##### Data for review #####

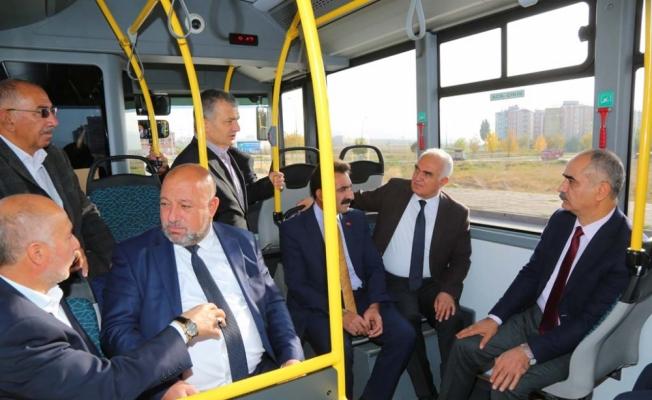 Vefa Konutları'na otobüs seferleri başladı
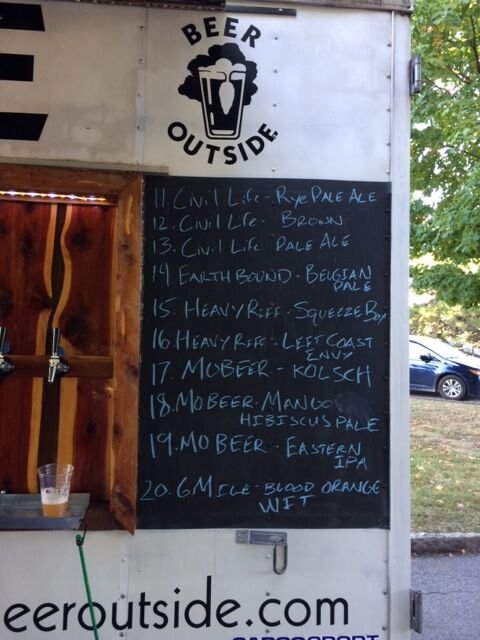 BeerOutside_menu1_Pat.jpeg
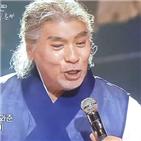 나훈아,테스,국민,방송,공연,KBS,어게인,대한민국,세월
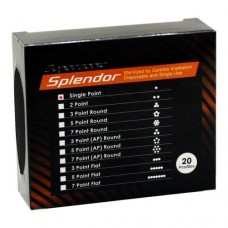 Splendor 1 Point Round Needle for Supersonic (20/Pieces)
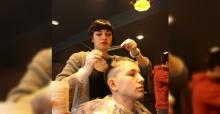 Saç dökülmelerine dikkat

#####
##### Data for review #####

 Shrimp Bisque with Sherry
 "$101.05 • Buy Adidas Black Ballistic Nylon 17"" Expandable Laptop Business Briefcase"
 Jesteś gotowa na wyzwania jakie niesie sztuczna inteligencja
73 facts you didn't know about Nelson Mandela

#####

• **Problem to work on**
Look above for the line with "Vefa Konutları'na otobüs seferleri başladı" and the line with "Saç dökülmelerine dikkat"; set down those two lines and all lines between them exactly, without pictures and without anything else.

• **Result of the task**
 Vefa Konutları'na otobüs seferleri başladı
 BeerOutside_menu1_Pat.jpeg
 나훈아,테스,국민,방송,공연,KBS,어게인,대한민국,세월
 Splendor 1 Point Round Needle for Supersonic (20/Pieces)
 Saç dökülmelerine dikkat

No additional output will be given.